Ms Haeck: I actually have three and they are linked together. Does your group liaise with other rural environmental groups such as may be located in the town of Lincoln or the township of West Lincoln, which are primarily rural? Is your group aware of the concerns of the citizens of the region of Niagara regarding the handling, treatment and storage of the toxic waste produced by the entire province? Are you aware that other rural environmental groups that have made presentations to this committee appreciate the fact that the current environmental assessment process as outlined in this bill has been scoped?
Mr Armstrong: Has been what?
Ms Haeck: Scoped. Limitations --
Mr Armstrong: Oh, limited.
The Vice-Chair: You will receive these questions in writing from the clerk.
Mr Armstrong: Thank you. I am writing them down as best I can.
Mr McClelland: For the record, it would be interesting to know if the parliamentary assistant is going to answer, on behalf of the government, any of the questions that were put forward. It seems to me we have a very idiosyncratic view of whether it is appropriate to answer or not. I want to know when those questions are going to be answered, specifically the ones on page 6. People here have tried to get answers from either the Interim Waste Authority --
The Vice-Chair: Questions only, please.
Mr McClelland: The questions are those contained on page 6, and putting them directly to the parliamentary assistant --
Mr Wiseman: I think he is going on a little long, Mr Chair.
The Vice-Chair: Questions.
Mr McClelland: -- for a response to this committee and to the --
The Vice-Chair: Thank you. Mr Cousens?
Mr Cousens: Just a fantastic presentation; thank you.
Mrs Mathyssen: I note that you disagree with the elimination of alternatives such as incineration and transport of garbage. We have heard some very consistent --
Mrs Marland: We are changing the rules now, are we?
The Vice-Chair: Just questions, I said. Go ahead.
Mrs Mathyssen: We have heard evidence that incineration discharges dioxins and furans, and that contaminates the land. I wonder how you can reconcile your position with the evidence we have heard from environmental groups and incineration experts.
The Vice-Chair: As I said before, these questions will be referred to you in writing by the clerk. You will have the chance to respond in writing. If we receive them by February 14, which does not give you very much time, they will become part of the record of this committee. Otherwise the committee members will take your responses into consideration on deliberation in clause-by-clause. Thank you very much.
DURHAM SITE 59 COMMITTEE
The Vice-Chair: Our next and final group for the day is the Durham Site 59 Committee. Will you come forward please. You will identify yourselves for the purposes of Hansard. You have 20 minutes for your presentation, and we would appreciate if you would leave some time towards the end for questioning by members of the committee.

Activity list:
(a) In the committee transcript, by what date must written responses be received to become part of the committee's record?
(b) Copy out the committee transcript from "The Vice-Chair: Just" to "and incineration experts.".
(c) Can you turn the committee transcript paragraph beginning "The Vice-Chair: As I said before" into a short bulleted list that keeps its main facts?

(Saved entries)
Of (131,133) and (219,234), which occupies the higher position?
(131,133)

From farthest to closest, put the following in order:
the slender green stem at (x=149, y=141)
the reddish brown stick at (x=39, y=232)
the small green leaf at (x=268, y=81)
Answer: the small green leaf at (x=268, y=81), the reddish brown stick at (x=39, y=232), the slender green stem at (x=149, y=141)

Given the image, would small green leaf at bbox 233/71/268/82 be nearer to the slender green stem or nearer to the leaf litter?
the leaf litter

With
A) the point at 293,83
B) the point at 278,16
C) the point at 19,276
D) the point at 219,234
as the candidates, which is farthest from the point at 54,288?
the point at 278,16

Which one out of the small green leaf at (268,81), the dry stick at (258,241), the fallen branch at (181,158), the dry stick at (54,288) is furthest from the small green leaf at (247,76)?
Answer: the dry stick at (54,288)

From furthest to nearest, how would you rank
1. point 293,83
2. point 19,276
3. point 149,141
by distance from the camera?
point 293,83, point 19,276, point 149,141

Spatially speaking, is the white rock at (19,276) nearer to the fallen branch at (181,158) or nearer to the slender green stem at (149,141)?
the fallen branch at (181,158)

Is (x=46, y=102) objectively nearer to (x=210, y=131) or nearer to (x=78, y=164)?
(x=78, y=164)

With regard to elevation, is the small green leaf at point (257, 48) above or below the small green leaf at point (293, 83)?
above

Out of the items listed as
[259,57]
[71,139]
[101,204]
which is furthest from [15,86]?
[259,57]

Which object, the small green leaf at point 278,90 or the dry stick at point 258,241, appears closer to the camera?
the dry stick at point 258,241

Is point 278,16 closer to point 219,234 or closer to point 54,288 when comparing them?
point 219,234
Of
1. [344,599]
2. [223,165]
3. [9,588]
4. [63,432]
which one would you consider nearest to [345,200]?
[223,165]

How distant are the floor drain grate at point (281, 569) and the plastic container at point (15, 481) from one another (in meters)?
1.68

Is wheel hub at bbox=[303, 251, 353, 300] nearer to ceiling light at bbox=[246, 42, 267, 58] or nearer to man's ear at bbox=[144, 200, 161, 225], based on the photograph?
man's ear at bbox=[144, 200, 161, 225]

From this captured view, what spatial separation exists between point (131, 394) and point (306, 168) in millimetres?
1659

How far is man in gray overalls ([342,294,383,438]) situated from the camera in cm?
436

Answers by item:
(a) February 14

(b)
The Vice-Chair: Just questions, I said. Go ahead.
Mrs Mathyssen: We have heard evidence that incineration discharges dioxins and furans, and that contaminates the land. I wonder how you can reconcile your position with the evidence we have heard from environmental groups and incineration experts.

(c)
- The clerk will send these questions in writing, and responses can be given in writing.
- Responses received by February 14, which leaves little time, will become part of the committee's record.
- Otherwise, committee members will consider the responses during clause-by-clause deliberation.